▶ [Exercise instructions]
The expected output is every entry, repeated exactly.

---------- Input data ----------

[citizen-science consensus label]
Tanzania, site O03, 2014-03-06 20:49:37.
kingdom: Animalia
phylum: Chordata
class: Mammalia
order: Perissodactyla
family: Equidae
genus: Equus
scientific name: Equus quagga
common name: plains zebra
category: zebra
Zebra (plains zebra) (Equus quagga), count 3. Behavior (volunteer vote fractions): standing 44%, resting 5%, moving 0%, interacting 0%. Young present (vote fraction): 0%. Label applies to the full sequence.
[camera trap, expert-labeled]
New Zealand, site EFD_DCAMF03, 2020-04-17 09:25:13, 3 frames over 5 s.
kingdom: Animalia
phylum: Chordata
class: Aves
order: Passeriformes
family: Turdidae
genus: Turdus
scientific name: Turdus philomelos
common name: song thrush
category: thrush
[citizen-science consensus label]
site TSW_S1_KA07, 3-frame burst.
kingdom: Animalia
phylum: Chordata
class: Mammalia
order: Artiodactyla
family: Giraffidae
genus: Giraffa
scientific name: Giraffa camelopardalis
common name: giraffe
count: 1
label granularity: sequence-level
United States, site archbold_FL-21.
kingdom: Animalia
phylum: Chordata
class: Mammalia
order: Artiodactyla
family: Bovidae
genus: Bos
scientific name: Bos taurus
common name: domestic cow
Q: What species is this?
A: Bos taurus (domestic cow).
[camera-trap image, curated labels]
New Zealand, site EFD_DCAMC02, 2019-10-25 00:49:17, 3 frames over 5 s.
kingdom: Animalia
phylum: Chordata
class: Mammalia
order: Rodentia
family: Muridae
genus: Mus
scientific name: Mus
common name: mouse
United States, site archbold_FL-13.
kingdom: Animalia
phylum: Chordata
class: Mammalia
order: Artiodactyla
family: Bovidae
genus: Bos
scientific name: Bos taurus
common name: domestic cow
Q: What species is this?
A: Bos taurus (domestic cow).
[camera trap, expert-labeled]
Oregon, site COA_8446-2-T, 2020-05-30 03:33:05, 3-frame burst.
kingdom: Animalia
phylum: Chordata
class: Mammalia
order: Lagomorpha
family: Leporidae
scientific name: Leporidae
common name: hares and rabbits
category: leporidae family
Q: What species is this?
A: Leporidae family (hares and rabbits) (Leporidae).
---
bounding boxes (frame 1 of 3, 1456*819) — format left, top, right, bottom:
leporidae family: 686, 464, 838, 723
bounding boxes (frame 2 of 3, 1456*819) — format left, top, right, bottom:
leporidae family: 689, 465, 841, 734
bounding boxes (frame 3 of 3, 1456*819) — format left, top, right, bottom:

----------

▶ [Output for this exercise]
[citizen-science consensus label]
Tanzania, site O03, 2014-03-06 20:49:37.
kingdom: Animalia
phylum: Chordata
class: Mammalia
order: Perissodactyla
family: Equidae
genus: Equus
scientific name: Equus quagga
common name: plains zebra
category: zebra
Zebra (plains zebra) (Equus quagga), count 3. Behavior (volunteer vote fractions): standing 44%, resting 5%, moving 0%, interacting 0%. Young present (vote fraction): 0%. Label applies to the full sequence.
[camera trap, expert-labeled]
New Zealand, site EFD_DCAMF03, 2020-04-17 09:25:13, 3 frames over 5 s.
kingdom: Animalia
phylum: Chordata
class: Aves
order: Passeriformes
family: Turdidae
genus: Turdus
scientific name: Turdus philomelos
common name: song thrush
category: thrush
[citizen-science consensus label]
site TSW_S1_KA07, 3-frame burst.
kingdom: Animalia
phylum: Chordata
class: Mammalia
order: Artiodactyla
family: Giraffidae
genus: Giraffa
scientific name: Giraffa camelopardalis
common name: giraffe
count: 1
label granularity: sequence-level
United States, site archbold_FL-21.
kingdom: Animalia
phylum: Chordata
class: Mammalia
order: Artiodactyla
family: Bovidae
genus: Bos
scientific name: Bos taurus
common name: domestic cow
Q: What species is this?
A: Bos taurus (domestic cow).
[camera-trap image, curated labels]
New Zealand, site EFD_DCAMC02, 2019-10-25 00:49:17, 3 frames over 5 s.
kingdom: Animalia
phylum: Chordata
class: Mammalia
order: Rodentia
family: Muridae
genus: Mus
scientific name: Mus
common name: mouse
United States, site archbold_FL-13.
kingdom: Animalia
phylum: Chordata
class: Mammalia
order: Artiodactyla
family: Bovidae
genus: Bos
scientific name: Bos taurus
common name: domestic cow
Q: What species is this?
A: Bos taurus (domestic cow).
[camera trap, expert-labeled]
Oregon, site COA_8446-2-T, 2020-05-30 03:33:05, 3-frame burst.
kingdom: Animalia
phylum: Chordata
class: Mammalia
order: Lagomorpha
family: Leporidae
scientific name: Leporidae
common name: hares and rabbits
category: leporidae family
Q: What species is this?
A: Leporidae family (hares and rabbits) (Leporidae).
---
bounding boxes (frame 1 of 3, 1456*819) — format left, top, right, bottom:
leporidae family: 686, 464, 838, 723
bounding boxes (frame 2 of 3, 1456*819) — format left, top, right, bottom:
leporidae family: 689, 465, 841, 734
bounding boxes (frame 3 of 3, 1456*819) — format left, top, right, bottom:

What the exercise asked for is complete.